Before having a negative experience with psychedelics, you may’ve believed that those ideas and stories were completely false. (If you believed they were true, why on earth did you take psychedelics?) But now, you’re starting to wonder if they were right all along. Questions creep in: Am I actually going crazy? Will I have flashbacks? Am I schizophrenic now?

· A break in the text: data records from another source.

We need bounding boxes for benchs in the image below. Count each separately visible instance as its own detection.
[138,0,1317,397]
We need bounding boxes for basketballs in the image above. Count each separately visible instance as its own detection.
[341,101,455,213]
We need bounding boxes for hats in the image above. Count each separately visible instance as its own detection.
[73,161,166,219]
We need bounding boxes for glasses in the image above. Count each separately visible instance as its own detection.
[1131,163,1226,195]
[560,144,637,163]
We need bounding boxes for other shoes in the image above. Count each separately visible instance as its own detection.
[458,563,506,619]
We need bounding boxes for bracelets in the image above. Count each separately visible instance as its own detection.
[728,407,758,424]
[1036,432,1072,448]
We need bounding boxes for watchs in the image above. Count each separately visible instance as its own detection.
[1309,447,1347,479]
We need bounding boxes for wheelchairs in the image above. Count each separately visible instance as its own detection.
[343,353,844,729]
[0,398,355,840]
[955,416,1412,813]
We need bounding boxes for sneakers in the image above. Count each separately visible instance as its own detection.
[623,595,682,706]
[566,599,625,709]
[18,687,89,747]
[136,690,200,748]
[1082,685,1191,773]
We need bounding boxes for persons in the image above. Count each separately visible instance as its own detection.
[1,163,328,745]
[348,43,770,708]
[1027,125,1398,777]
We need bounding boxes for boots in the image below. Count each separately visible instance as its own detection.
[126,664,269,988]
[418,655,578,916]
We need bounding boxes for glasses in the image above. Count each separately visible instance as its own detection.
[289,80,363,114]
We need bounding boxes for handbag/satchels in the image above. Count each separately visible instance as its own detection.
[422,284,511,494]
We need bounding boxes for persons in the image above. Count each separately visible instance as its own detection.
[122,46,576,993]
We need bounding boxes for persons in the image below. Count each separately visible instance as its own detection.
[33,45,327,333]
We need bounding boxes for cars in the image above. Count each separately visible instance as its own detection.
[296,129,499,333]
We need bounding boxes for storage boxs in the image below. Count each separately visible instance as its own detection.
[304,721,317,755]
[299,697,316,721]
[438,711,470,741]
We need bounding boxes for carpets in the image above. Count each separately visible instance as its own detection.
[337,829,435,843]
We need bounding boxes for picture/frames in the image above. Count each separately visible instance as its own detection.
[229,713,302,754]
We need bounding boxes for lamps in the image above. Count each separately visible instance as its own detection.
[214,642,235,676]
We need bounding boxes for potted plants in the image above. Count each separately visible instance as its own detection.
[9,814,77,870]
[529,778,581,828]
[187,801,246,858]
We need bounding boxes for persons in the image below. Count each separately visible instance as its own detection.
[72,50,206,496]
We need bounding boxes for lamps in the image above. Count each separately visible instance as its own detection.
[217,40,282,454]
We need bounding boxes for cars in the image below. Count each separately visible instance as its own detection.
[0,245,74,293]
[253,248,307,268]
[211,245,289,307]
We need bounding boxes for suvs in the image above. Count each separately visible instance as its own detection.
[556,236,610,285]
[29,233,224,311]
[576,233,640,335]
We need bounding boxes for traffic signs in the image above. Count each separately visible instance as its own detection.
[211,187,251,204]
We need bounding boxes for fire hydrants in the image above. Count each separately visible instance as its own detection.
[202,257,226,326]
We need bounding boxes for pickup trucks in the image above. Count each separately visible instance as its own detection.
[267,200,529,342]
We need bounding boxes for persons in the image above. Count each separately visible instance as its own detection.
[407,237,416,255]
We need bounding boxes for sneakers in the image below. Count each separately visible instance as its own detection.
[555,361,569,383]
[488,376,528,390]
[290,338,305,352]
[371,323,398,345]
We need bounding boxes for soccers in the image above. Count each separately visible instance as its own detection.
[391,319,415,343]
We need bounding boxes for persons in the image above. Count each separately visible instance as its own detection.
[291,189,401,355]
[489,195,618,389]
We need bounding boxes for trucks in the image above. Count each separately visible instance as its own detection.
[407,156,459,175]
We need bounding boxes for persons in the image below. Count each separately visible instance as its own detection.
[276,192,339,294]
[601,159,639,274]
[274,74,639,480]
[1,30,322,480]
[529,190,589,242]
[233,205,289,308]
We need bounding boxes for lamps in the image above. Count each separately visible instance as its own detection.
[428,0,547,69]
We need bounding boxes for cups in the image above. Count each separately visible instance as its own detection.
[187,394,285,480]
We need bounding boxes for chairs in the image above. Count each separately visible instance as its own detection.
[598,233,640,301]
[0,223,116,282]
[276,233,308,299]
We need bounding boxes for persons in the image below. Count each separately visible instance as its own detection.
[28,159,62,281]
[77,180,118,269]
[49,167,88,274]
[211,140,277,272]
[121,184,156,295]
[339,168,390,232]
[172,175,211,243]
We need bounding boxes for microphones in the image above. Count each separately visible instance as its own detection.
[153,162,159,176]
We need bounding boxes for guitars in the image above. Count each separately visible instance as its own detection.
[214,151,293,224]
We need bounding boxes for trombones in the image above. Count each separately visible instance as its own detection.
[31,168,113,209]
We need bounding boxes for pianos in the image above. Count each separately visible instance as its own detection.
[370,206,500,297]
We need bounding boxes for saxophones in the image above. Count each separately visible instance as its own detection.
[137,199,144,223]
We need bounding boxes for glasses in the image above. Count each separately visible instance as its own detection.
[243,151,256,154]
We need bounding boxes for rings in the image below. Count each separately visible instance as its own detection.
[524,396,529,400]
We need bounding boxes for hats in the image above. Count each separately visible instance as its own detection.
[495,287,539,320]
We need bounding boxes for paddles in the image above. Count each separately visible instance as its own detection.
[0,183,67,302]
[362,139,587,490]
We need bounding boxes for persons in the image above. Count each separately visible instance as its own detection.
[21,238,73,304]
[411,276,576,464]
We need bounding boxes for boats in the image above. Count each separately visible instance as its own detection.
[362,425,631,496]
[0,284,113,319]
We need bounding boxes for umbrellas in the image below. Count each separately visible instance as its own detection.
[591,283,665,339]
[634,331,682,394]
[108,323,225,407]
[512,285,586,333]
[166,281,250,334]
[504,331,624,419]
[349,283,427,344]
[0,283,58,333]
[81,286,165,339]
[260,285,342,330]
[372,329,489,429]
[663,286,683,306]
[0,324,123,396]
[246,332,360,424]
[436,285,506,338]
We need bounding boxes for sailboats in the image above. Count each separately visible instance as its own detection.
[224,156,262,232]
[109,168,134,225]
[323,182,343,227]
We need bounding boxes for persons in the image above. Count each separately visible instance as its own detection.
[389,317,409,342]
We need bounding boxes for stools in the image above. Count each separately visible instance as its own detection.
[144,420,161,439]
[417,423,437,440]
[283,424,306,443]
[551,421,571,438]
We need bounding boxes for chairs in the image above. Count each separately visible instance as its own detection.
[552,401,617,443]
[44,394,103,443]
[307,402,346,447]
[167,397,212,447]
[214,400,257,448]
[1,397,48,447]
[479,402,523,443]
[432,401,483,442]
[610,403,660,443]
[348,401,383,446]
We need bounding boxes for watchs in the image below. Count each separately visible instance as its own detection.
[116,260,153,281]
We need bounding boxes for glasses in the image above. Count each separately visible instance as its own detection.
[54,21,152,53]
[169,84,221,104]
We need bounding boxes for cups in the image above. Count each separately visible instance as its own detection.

The answer is NO. No, no, and no.

Having intense emotions that you haven’t yet experienced in your life does not mean that you’re going crazy. Feeling less emotionally stable than you used to does not mean that you’re going crazy. Feeling like you’re less in control of your thoughts and emotions does not mean you’re going crazy. These things simply “mean” that you’ve been stirred up by an emotionally intense, traumatic experience, and now you’ve got some things you need to sort out.

I often compare going through a difficult trip to going through some other kind of jarring, emotionally traumatic experience such as losing a loved one or getting in a car wreck. If you had just lost a deeply important person in your life, such as a wife or parent, you would undoubtably be experiencing far more intense emotions than you ever had before. You would undoubtably feel unstable, shaken up, and less in control of your thoughts and feelings. But you wouldn’t worry that you were schizo or “going crazy.”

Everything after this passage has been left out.